What you are asked to do: Rewrite the part of the items that opens with the line containing "In this photo, of" and closes at the end of the items, changing "glass baking dish" to "glass casserole dish" and leaving everything else unchanged.

Data records start

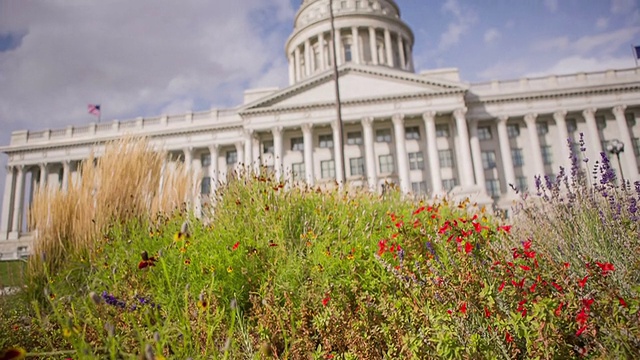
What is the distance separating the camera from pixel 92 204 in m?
5.78

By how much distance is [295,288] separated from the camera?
434 centimetres

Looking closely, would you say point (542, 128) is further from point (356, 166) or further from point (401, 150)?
point (356, 166)

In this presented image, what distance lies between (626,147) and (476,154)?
14196mm

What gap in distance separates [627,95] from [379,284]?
46.0 meters

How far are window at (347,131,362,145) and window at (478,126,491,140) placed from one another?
12.8m

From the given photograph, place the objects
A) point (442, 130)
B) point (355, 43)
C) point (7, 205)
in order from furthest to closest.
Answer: point (355, 43)
point (7, 205)
point (442, 130)

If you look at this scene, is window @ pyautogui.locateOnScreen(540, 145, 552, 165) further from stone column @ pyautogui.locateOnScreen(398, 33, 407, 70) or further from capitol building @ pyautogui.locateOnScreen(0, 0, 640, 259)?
stone column @ pyautogui.locateOnScreen(398, 33, 407, 70)

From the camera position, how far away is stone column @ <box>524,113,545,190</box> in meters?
37.1

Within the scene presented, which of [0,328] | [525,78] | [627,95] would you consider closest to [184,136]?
[525,78]

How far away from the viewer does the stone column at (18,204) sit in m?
42.0

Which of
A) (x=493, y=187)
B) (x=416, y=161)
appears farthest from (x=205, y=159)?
(x=493, y=187)

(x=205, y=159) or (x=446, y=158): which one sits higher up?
(x=205, y=159)

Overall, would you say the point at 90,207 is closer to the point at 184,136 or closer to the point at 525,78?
the point at 184,136

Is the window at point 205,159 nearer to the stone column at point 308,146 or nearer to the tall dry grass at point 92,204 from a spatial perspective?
the stone column at point 308,146
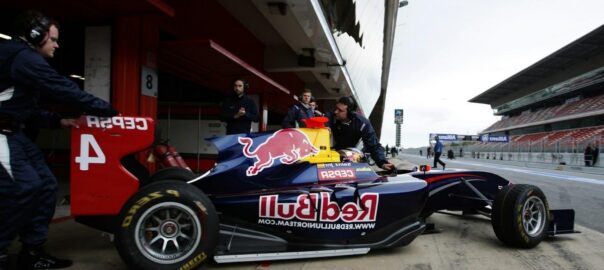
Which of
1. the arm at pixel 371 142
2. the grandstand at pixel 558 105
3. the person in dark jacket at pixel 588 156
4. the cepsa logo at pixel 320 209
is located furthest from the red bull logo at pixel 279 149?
the grandstand at pixel 558 105

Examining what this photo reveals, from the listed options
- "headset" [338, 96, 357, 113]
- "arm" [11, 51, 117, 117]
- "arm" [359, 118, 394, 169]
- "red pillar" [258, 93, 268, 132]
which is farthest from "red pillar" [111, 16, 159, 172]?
"red pillar" [258, 93, 268, 132]

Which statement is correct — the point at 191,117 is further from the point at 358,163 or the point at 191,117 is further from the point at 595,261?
the point at 595,261

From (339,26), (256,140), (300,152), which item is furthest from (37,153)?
(339,26)

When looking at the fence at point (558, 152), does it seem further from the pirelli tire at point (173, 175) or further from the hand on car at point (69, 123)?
the hand on car at point (69, 123)

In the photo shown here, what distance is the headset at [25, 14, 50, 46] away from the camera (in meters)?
2.86

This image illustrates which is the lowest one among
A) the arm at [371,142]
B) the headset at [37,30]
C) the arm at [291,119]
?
the arm at [371,142]

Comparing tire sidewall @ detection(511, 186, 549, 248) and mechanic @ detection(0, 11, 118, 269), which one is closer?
mechanic @ detection(0, 11, 118, 269)

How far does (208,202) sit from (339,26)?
8941 mm

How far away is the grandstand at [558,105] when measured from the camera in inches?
1443

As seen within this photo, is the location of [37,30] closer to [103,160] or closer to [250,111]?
[103,160]

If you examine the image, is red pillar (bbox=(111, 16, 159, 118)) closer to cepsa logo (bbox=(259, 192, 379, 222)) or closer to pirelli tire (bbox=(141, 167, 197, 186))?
pirelli tire (bbox=(141, 167, 197, 186))

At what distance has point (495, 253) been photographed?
3.81m

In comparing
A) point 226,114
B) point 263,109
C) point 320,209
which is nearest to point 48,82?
point 320,209

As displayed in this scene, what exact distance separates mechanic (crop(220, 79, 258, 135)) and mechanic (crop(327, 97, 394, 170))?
138 centimetres
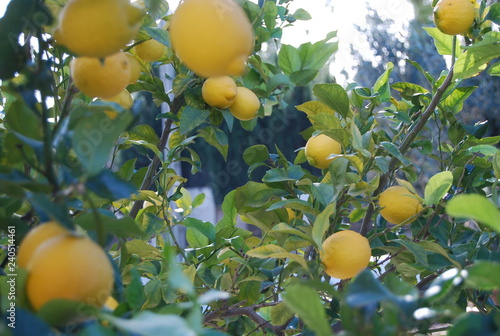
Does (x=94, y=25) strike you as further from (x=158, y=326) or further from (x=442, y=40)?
(x=442, y=40)

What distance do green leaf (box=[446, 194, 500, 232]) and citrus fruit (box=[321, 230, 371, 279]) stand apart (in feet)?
0.91

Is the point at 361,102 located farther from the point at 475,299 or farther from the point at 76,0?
the point at 76,0

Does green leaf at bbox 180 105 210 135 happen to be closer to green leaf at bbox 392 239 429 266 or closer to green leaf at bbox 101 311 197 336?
green leaf at bbox 392 239 429 266

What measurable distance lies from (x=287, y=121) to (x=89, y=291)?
25.1 ft

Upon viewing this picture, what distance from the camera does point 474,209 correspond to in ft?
0.84

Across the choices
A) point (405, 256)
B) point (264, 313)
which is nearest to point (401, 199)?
point (405, 256)

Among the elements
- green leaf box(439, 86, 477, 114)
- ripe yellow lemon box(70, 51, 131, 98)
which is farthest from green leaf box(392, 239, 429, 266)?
ripe yellow lemon box(70, 51, 131, 98)

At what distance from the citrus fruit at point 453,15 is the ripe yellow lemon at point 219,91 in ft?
0.90

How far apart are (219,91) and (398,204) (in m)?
0.27

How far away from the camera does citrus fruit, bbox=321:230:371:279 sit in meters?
0.53

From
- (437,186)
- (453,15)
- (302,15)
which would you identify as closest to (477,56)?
(453,15)

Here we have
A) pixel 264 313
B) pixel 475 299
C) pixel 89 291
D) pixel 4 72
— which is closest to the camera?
pixel 89 291

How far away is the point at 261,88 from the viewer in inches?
32.4

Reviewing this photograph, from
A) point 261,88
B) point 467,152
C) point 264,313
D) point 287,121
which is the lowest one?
point 264,313
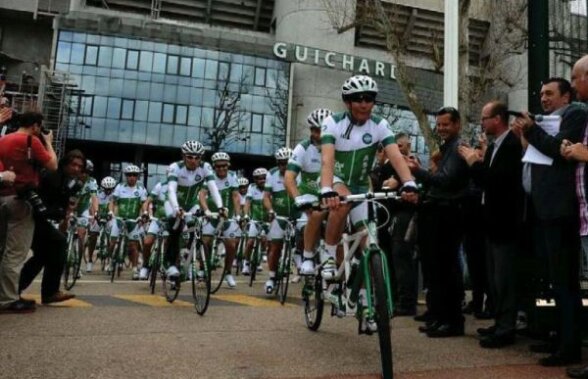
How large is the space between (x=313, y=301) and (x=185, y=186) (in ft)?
11.3

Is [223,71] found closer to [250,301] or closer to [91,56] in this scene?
[91,56]

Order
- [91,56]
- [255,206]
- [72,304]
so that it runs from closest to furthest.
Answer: [72,304]
[255,206]
[91,56]

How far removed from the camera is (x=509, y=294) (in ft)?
16.4

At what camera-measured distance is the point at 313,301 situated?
573 cm

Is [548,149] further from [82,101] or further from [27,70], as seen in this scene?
[27,70]

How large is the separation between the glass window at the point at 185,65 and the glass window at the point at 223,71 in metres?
2.57

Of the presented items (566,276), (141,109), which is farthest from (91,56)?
(566,276)

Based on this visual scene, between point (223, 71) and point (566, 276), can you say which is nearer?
point (566, 276)

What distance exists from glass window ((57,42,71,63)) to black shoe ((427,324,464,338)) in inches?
1843

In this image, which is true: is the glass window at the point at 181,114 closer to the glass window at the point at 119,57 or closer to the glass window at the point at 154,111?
the glass window at the point at 154,111

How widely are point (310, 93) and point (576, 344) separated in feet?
156

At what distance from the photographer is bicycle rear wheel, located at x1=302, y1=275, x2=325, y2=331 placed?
5.46m

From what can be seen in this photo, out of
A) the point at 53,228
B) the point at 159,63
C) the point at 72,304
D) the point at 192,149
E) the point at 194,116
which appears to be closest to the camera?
the point at 53,228

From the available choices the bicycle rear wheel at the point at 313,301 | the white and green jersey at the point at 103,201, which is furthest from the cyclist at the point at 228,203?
the bicycle rear wheel at the point at 313,301
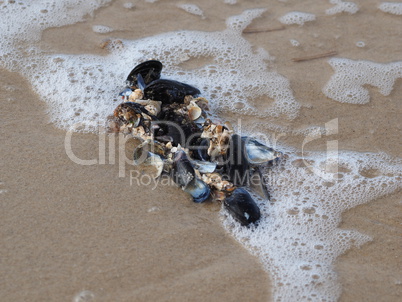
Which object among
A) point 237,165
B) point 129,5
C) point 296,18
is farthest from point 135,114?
point 296,18

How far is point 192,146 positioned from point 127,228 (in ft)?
2.16

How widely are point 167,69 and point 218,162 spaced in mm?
1205

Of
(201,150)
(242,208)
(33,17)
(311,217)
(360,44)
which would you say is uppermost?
(33,17)

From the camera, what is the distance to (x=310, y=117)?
3.25 m

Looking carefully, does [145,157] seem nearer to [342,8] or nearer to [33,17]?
[33,17]

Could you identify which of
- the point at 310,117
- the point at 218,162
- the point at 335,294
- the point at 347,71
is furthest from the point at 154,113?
the point at 347,71

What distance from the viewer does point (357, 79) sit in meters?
3.61

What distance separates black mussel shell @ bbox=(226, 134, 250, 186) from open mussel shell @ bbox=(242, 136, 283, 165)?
3.1 inches

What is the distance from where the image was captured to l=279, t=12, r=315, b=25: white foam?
4160 millimetres

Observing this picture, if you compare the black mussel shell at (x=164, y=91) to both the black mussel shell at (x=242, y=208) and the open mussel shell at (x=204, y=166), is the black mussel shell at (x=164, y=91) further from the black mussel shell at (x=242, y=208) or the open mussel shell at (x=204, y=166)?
the black mussel shell at (x=242, y=208)

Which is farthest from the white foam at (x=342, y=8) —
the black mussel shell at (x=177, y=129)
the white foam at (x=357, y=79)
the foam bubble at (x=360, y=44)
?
the black mussel shell at (x=177, y=129)

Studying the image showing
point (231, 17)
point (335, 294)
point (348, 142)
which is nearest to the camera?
point (335, 294)

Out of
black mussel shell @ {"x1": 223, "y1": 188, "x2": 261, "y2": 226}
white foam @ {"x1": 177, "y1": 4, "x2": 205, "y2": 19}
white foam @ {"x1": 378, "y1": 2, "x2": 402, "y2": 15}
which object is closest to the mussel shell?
black mussel shell @ {"x1": 223, "y1": 188, "x2": 261, "y2": 226}

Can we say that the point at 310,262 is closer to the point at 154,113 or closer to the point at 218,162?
the point at 218,162
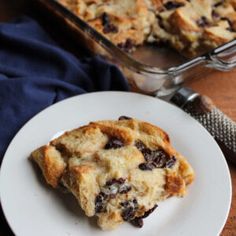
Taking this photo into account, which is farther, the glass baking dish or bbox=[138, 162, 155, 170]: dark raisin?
the glass baking dish

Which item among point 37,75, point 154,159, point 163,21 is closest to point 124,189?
point 154,159

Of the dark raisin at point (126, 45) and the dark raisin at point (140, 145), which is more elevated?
the dark raisin at point (140, 145)

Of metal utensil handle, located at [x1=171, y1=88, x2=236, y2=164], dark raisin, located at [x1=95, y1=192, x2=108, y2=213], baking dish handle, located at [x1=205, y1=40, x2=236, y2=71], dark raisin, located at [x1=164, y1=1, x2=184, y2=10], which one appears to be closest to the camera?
dark raisin, located at [x1=95, y1=192, x2=108, y2=213]

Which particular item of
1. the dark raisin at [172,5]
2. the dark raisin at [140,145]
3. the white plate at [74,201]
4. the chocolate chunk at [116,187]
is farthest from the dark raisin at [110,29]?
the chocolate chunk at [116,187]

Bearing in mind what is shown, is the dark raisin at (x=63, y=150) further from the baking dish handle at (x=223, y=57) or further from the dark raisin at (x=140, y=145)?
the baking dish handle at (x=223, y=57)

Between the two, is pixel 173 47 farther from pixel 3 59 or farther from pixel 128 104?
pixel 3 59

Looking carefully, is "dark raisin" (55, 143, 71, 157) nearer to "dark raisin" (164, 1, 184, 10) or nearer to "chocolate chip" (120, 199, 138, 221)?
"chocolate chip" (120, 199, 138, 221)

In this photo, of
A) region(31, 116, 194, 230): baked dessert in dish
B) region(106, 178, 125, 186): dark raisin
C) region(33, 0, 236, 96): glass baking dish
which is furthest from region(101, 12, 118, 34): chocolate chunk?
region(106, 178, 125, 186): dark raisin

Data records end

Correct response:
In this photo, of
A) region(31, 116, 194, 230): baked dessert in dish
B) region(106, 178, 125, 186): dark raisin
C) region(33, 0, 236, 96): glass casserole dish
which is furthest from region(101, 12, 118, 34): chocolate chunk?
region(106, 178, 125, 186): dark raisin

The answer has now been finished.